What you are asked to do:
In the listing below, change every instance of "the camera" to "the viewer" and reproduce the rest of the listing unchanged.

Spatial reasoning question data
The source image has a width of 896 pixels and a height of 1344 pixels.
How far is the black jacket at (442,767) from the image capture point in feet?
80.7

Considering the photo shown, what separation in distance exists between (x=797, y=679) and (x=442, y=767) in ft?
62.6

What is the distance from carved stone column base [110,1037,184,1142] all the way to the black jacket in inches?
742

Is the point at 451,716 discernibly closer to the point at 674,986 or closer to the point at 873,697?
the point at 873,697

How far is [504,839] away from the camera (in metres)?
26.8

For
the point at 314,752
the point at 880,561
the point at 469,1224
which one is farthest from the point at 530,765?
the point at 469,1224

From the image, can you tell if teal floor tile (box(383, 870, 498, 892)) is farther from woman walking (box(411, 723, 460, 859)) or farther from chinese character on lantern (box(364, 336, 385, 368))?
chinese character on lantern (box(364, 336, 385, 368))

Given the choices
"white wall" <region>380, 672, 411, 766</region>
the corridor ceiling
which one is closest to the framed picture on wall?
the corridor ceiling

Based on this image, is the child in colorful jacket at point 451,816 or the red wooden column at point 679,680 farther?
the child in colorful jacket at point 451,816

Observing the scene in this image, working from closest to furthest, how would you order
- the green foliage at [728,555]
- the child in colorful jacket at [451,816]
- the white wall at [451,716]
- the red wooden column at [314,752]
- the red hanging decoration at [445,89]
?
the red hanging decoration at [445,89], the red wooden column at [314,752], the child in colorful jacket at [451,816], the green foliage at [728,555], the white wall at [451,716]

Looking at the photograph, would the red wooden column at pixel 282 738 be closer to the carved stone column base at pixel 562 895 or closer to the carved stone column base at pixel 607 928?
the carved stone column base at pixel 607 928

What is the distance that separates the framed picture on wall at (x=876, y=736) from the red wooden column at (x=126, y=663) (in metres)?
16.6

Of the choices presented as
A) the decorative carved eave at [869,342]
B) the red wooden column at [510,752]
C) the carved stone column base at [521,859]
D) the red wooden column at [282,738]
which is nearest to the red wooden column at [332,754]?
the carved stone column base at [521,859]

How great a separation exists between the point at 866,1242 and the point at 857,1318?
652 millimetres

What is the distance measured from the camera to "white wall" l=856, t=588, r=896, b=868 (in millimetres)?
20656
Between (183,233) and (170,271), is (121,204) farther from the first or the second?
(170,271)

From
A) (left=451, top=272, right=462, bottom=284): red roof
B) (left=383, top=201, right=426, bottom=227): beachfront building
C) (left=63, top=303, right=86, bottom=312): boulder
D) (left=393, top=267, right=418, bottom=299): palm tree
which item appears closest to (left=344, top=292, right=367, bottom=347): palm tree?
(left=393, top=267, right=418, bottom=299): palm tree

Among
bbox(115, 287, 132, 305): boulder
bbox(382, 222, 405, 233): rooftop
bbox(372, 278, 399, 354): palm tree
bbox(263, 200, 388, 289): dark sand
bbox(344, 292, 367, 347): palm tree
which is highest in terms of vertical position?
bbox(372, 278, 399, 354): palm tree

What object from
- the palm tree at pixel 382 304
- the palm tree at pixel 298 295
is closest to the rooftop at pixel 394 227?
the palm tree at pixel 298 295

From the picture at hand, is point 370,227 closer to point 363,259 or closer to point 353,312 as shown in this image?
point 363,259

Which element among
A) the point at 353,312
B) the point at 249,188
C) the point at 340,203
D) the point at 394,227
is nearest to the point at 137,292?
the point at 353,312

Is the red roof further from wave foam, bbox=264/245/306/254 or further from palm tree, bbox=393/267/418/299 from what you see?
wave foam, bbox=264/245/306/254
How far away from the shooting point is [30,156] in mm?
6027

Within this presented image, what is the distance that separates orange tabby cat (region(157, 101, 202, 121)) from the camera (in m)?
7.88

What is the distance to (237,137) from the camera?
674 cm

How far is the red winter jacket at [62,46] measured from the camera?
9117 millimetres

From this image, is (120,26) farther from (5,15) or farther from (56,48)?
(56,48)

Answer below:
The source image has a width of 896 pixels and a height of 1344 pixels.
How far is the black jacket at (442,767) from the image capture point in feet?
80.7

Considering the photo shown, what separation in distance exists between (x=797, y=679) and (x=442, y=767) in ft?
62.6

What is the distance from carved stone column base [110,1037,184,1142] all the way to the black jacket in inches?
742

Is the point at 451,716 discernibly closer to the point at 674,986 or closer to the point at 873,697?
the point at 873,697

How far is [504,839] away from the viewer (in metres)?
26.8

For
the point at 314,752
the point at 880,561
the point at 469,1224
which one is farthest from the point at 530,765?
the point at 469,1224

From the image, can you tell if teal floor tile (box(383, 870, 498, 892)) is farther from woman walking (box(411, 723, 460, 859)) or farther from chinese character on lantern (box(364, 336, 385, 368))?
chinese character on lantern (box(364, 336, 385, 368))

Given the choices
"white wall" <region>380, 672, 411, 766</region>
the corridor ceiling
which one is closest to the framed picture on wall?
the corridor ceiling

Based on this image, is the child in colorful jacket at point 451,816 or the red wooden column at point 679,680 farther?
the child in colorful jacket at point 451,816

Observing the scene in this image, working from closest to furthest, how would you order
- the green foliage at [728,555]
- the child in colorful jacket at [451,816]
- the white wall at [451,716]
- the red wooden column at [314,752]
- the red hanging decoration at [445,89]
?
the red hanging decoration at [445,89], the red wooden column at [314,752], the child in colorful jacket at [451,816], the green foliage at [728,555], the white wall at [451,716]

Looking at the photograph, would the red wooden column at pixel 282 738 be closer to the carved stone column base at pixel 562 895 or closer to the carved stone column base at pixel 607 928?
the carved stone column base at pixel 607 928

What is the distance that separates the framed picture on wall at (x=876, y=736) from the red wooden column at (x=126, y=663) (in metres)?
16.6

Of the choices presented as
A) the decorative carved eave at [869,342]
B) the red wooden column at [510,752]
C) the carved stone column base at [521,859]
D) the red wooden column at [282,738]
which is nearest to the red wooden column at [332,754]?
the carved stone column base at [521,859]

How great a separation exists between the point at 866,1242 and the point at 857,1318?
652 millimetres

What is the distance measured from the viewer to "white wall" l=856, t=588, r=896, b=868 (in millimetres)?
20656
Between (183,233) and (170,271), is (121,204) farther from the first or the second?
(170,271)

From
A) (left=451, top=272, right=462, bottom=284): red roof
B) (left=383, top=201, right=426, bottom=227): beachfront building
C) (left=63, top=303, right=86, bottom=312): boulder
D) (left=393, top=267, right=418, bottom=299): palm tree
which item appears closest to (left=344, top=292, right=367, bottom=347): palm tree?
(left=393, top=267, right=418, bottom=299): palm tree

Among
bbox(115, 287, 132, 305): boulder
bbox(382, 222, 405, 233): rooftop
bbox(372, 278, 399, 354): palm tree
bbox(263, 200, 388, 289): dark sand
bbox(344, 292, 367, 347): palm tree
which is highest in terms of vertical position?
bbox(372, 278, 399, 354): palm tree

What object from
- the palm tree at pixel 382 304
- the palm tree at pixel 298 295
is closest to the rooftop at pixel 394 227?
the palm tree at pixel 298 295

From the picture at hand, is point 370,227 closer to point 363,259 or closer to point 353,312 as shown in this image?
point 363,259

Which element among
A) the point at 353,312
B) the point at 249,188
C) the point at 340,203
D) the point at 394,227
is nearest to the point at 137,292?
the point at 353,312

Is the red roof further from wave foam, bbox=264/245/306/254 or further from palm tree, bbox=393/267/418/299 from what you see?
wave foam, bbox=264/245/306/254
How far away from the shooting point is [30,156] in mm?
6027

Within this presented image, what is the distance that separates orange tabby cat (region(157, 101, 202, 121)) from the viewer (in m)?
7.88

What is the distance to (237,137) from the viewer?
674 cm

How far is the red winter jacket at [62,46] measured from the viewer?
9117 millimetres

From this image, is (120,26) farther from (5,15) or farther from (56,48)?
(56,48)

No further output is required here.